# Supplied data start

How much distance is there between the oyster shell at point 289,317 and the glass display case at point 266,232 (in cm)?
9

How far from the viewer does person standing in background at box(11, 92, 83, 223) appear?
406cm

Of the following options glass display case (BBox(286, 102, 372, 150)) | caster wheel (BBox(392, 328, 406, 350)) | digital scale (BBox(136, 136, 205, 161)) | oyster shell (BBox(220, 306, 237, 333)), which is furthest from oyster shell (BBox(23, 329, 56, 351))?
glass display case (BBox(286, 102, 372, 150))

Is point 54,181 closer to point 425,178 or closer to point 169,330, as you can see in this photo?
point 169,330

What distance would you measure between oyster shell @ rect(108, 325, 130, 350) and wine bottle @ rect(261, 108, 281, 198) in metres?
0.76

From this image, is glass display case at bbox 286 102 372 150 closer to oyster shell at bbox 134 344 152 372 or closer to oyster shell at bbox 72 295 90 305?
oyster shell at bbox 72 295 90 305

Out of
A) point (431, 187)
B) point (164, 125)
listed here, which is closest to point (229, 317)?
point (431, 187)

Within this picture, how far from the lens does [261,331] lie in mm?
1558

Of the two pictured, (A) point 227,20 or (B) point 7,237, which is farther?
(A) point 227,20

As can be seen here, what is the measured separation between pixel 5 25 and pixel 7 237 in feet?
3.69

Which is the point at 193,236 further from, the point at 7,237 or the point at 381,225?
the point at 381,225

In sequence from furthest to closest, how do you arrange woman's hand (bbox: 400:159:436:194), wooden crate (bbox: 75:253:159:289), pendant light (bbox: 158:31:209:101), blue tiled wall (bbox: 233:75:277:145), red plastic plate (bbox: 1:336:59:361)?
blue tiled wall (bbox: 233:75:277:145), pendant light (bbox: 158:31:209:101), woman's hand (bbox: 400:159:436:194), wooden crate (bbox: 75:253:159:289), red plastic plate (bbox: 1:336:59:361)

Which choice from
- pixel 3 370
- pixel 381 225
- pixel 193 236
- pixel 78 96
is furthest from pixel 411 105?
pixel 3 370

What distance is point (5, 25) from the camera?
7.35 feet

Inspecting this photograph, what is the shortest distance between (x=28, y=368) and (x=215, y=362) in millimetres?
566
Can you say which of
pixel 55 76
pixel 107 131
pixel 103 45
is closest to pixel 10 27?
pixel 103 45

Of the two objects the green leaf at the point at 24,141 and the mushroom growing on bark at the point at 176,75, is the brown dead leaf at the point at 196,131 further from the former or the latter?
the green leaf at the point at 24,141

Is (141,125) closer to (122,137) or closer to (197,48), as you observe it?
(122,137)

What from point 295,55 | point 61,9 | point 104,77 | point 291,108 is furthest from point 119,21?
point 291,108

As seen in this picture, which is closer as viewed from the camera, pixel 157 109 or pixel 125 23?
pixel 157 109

# Supplied data end

### Directions
Set down, exactly and in full, the lines from the one containing "Of the two objects" through the end of the entries; no other line belongs.

### Solution to this task
Of the two objects the green leaf at the point at 24,141 and the mushroom growing on bark at the point at 176,75, is the brown dead leaf at the point at 196,131 further from the former or the latter?
the green leaf at the point at 24,141

Is (141,125) closer to (122,137) or closer to (197,48), as you observe it?
(122,137)

What from point 295,55 | point 61,9 | point 104,77 | point 291,108 is furthest from point 119,21?
point 291,108

As seen in this picture, which is closer as viewed from the camera, pixel 157 109 or pixel 125 23?
pixel 157 109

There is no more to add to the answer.